渡された文章:
....

- 小池晃君
私は、日本共産党を代表して、労働基準法の一部改正案について、小泉総理大臣並びに厚生労働大臣に質問をします。
労働基準法の目的は、労働者の最低の労働条件を定め、使用者の行為を規制し必要な義務を課すことにより、使用者に対して弱い立場にある労働者を保護することにあります。ところが、当初政府が国会に提出した法案には使用者の解雇権が明記されていました。労働基準法の立法趣旨を根底から覆す政府案に対して、国民や労働団体、法曹界が挙げて反対したのは、余りにも当然のことでした。
その後、衆議院において、使用者は労働者を解雇できるとの表現が削除され、解雇は、客観的に合理的な理由を欠き、社会通念上相当であると認められない場合は、権利濫用として無効と修正されました。この結果、今まで判例法理とされてきた解雇権濫用規制が法制化されることとなったのです。
日本共産党は、不当解雇の横行をなくすため、二〇〇一年に解雇規制法案を提出し、労働基準法への解雇ルールの明記を要求してまいりました。今回、野党四党が一致して要求した修正が実現したことは、国会の役割が発揮されたものとして高く評価したいと思います。
そこで、総理に伺います。
本法案は、そもそも総理が就任直後の一昨年五月、解雇しやすくすれば企業が安心して人を雇うとして解雇法制の制定を指示したのが始まりでした。しかし、使用者は解雇することができるという条文は削除、修正をされ、総理の解雇しやすいルールという考え方は国会で完全に否定されたのです。このことを一体どう受け止めているのですか、まず答弁を求めます。
さらに、三月に再改定が閣議決定された規制改革推進三か年計画では、法案に盛り込むことすら拒まれた金銭賠償方式の検討が挙げられています。裁判で解雇無効とされてもなお金銭で解雇できるような方式は、解雇ルールが修正された経緯も踏まえ、この際、潔く撤回すべきではありませんか。

....

記録された資料:
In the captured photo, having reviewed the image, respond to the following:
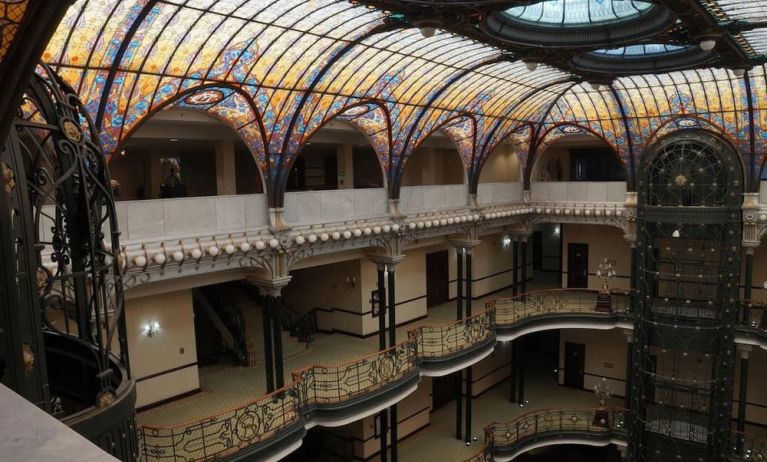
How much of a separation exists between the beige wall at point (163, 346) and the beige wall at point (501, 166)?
1510 cm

....

やること A: 労働基準法改正の演説から、「その後、衆議院において、使用」から「て高く評価したいと思います。」までをそのまま書き写してください。
やること B: 労働基準法改正の演説で、最初の政府案にこぞって反対したとされているものをすべて挙げてください。
やること C: 労働基準法改正の演説を、最後の文のあとから続けて書いてください。
上の資料は使わなくてかまいません。

最終的な答え A:
その後、衆議院において、使用者は労働者を解雇できるとの表現が削除され、解雇は、客観的に合理的な理由を欠き、社会通念上相当であると認められない場合は、権利濫用として無効と修正されました。この結果、今まで判例法理とされてきた解雇権濫用規制が法制化されることとなったのです。
日本共産党は、不当解雇の横行をなくすため、二〇〇一年に解雇規制法案を提出し、労働基準法への解雇ルールの明記を要求してまいりました。今回、野党四党が一致して要求した修正が実現したことは、国会の役割が発揮されたものとして高く評価したいと思います。

最終的な答え B: 国民、労働団体、法曹界

最終的な答え C:
解雇ルールが修正されても、ほとんどの労働者がその適用とならない不安定雇用とされるのでは、せっかくのルールを生かせません。本法案が衆議院で可決された際の連合事務局長談話でも、有期契約の契約期間の上限延長、裁量労働制の手続要件緩和など、多くの問題が残されていることが指摘されています。いずれも労働者と国民の生活に深くかかわる大問題であり、参議院での審議の役割は極めて重要であります。
そこで、ただしたいのは、有期雇用の期間の上限を一年から三年に延長する問題です。
最新の総務省労働力統計では、失業率は五・四%、失業者は三百八十五万人と、最悪で深刻な状況が続いています。パート労働者などの非正規雇用労働者は全体の三割を超え、とりわけ女性では五一・二%と、ついに過半数を超えました。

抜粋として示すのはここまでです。